DisableLocalInterrupt(S0TBIC);

// Calculate the start position for writing to the buffer

(uint16)g_UARTtxBuffer.uiNoOfCharsInBuf) % (uint8)CIRC_BUF_SIZE);

uiLocation = (uint16)g_UARTtxBuffer.uiBufPointer + (uint16)g_UARTtxBuffer.uiNoOfCharsInBuf;

if(uiLocation >= CIRC_BUF_SIZE)

{

uiLocation -= CIRC_BUF_SIZE;

}

But this is OK:

uint8 SendBytes(uint8 * ptrString, uint8 uiOffset, uint8 uiBytesToSend)

{

uint16 uiLocation;

uint8 uiCounter = 0;

// Disable tx interrupt as we will be operating on the tx buffer

DisableLocalInterrupt(S0TBIC);

_nop_();

// Calculate the start position for writing to the buffer

(uint16)g_UARTtxBuffer.uiNoOfCharsInBuf) % (uint8)CIRC_BUF_SIZE);

uiLocation = (uint16)g_UARTtxBuffer.uiBufPointer + (uint16)g_UARTtxBuffer.uiNoOfCharsInBuf;

if(uiLocation >= CIRC_BUF_SIZE)

{

uiLocation -= CIRC_BUF_SIZE;

}

Note the _nop_() under the DisableLocalInterrupt() macro function. Is it possible that local interrupts are subject to the same pipelining effects as the global interrupts?
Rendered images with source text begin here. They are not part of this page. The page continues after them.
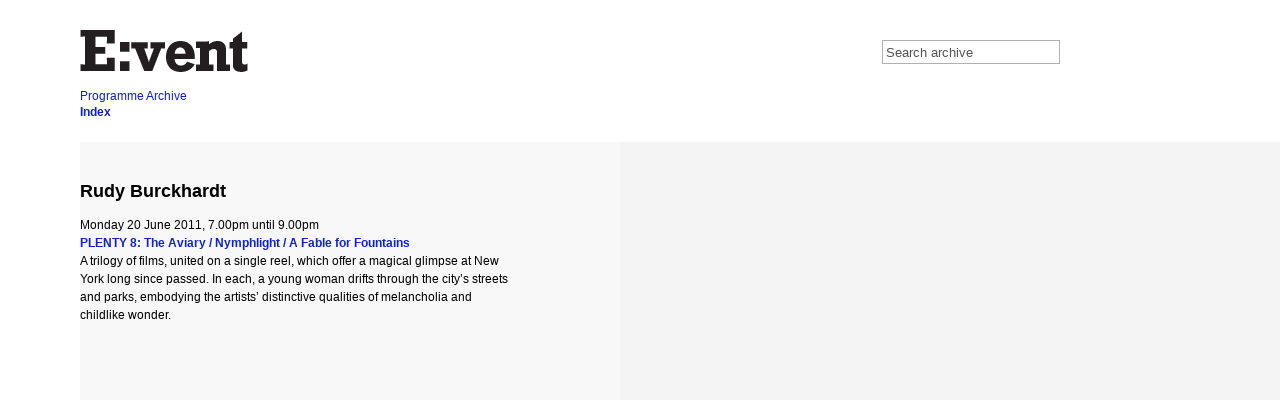

--- FILE ---
content_type: text/html; charset=utf-8
request_url: http://eventgallery.org.uk/event-associates/rudy-burckhardt
body_size: 2811
content:
<!DOCTYPE html PUBLIC "-//W3C//DTD XHTML 1.0 Strict//EN" "http://www.w3.org/TR/xhtml1/DTD/xhtml1-strict.dtd">
<html xmlns="http://www.w3.org/1999/xhtml" xml:lang="en" lang="en" dir="ltr">

<head>
<meta http-equiv="Content-Type" content="text/html; charset=utf-8" />
  <title>Rudy Burckhardt | E:vent Gallery</title>
  <meta http-equiv="Content-Type" content="text/html; charset=utf-8" />
<link rel="shortcut icon" href="/sites/default/files/event_favicon.ico" type="image/x-icon" />
  <link type="text/css" rel="stylesheet" media="all" href="/sites/default/files/css/css_44f1ff65cd4e7175f41d96fd0dcaa8ea.css" />
<link type="text/css" rel="stylesheet" media="print" href="/sites/default/files/css/css_d2e19cd9804d700bfa8c4e396b82f7b6.css" />
<!--[if IE]>
<link type="text/css" rel="stylesheet" media="all" href="/sites/all/themes/event/css/ie.css?P" />
<![endif]-->
<!--[if lte IE 6]>
<link type="text/css" rel="stylesheet" media="all" href="/sites/all/themes/event/css/ie6.css?P" />
<![endif]-->
  <script type="text/javascript" src="/sites/default/files/js/js_7795c6f09a63bfd4c77620ae531ba836.js"></script>
<script type="text/javascript">
<!--//--><![CDATA[//><!--
jQuery.extend(Drupal.settings, { "basePath": "/", "googleanalytics": { "trackOutbound": 1, "trackMailto": 1, "trackDownload": 1, "trackDownloadExtensions": "7z|aac|arc|arj|asf|asx|avi|bin|csv|doc|exe|flv|gif|gz|gzip|hqx|jar|jpe?g|js|mp(2|3|4|e?g)|mov(ie)?|msi|msp|pdf|phps|png|ppt|qtm?|ra(m|r)?|sea|sit|tar|tgz|torrent|txt|wav|wma|wmv|wpd|xls|xml|z|zip" }, "thickbox": { "close": "Close", "next": "Next \x3e", "prev": "\x3c Prev", "esc_key": "or Esc Key", "next_close": "Next / Close on last", "image_count": "Image !current of !total" } });
//--><!]]>
</script>
<script type="text/javascript">
<!--//--><![CDATA[//><!--
AudioPlayer.setup("/sites/default/modules/contrib/mp3player/mp3player/player.swf", {width:290});
//--><!]]>
</script>
<script type="text/javascript">
<!--//--><![CDATA[//><!--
The line following the interrupt disable uses a variable that is modified by the ISR. If the variable was part way through being modified when the ISR occurred, I would get the exact problem I am seeing??? Here is the disassembly for those of you who care:

93: uint8 SendBytes(uint8 * ptrString, uint8 uiOffset, uint8 uiBytesToSend)

94: {

95: uint16 uiLocation;

96: uint8 uiCounter = 0;

97:

98: // Disable tx interrupt as we will be operating on the tx buffer

0002006C E10E MOVB RL7,#0x00

99: DisableLocalInterrupt(S0TBIC);

100:

101: // Calculate the start position for writing to the buffer

102: // uiLocation = (uint8)(((uint16)g_UARTtxBuffer.uiBufPointer + (uint16)g_UARTtxBuffer.uiNoOfCharsInBuf) % (uint8)CIRC_BUF_SIZE);

0002006E D180 EXTR #1

00020070 0ACE4000 BFLDL S0TBIC,#0x40,#0x00

103: _nop_();

104:

00020074 CC00 NOP

105: uiLocation = (uint16)g_UARTtxBuffer.uiBufPointer + (uint16)g_UARTtxBuffer.uiNoOfCharsInBuf;

00020076 C2F5BF82 MOVBZ R5,DPP2:0x02BF

0002007A C2F6BE82 MOVBZ R6,DPP2:0x02BE

0002007E 0065 ADD R6,R5

106: if(uiLocation >= CIRC_BUF_SIZE)

107: {

00020080 46F61900 CMP R6,#0x0019

00020084 8D02 JMPR CC_C,0x02008A

108: uiLocation -= CIRC_BUF_SIZE;

00020086 26F61900 SUB R6,#0x0019

109: }

110:

ps how come using the CODE button makes my entire email disappear?

[ This message was edited by: ashes on 19-04-2007 00:53 ]

ashley2
Associate II
Posted on April 19, 2007 at 19:50

So should I put one NOP or two in after the interrupt disable instruction do you think?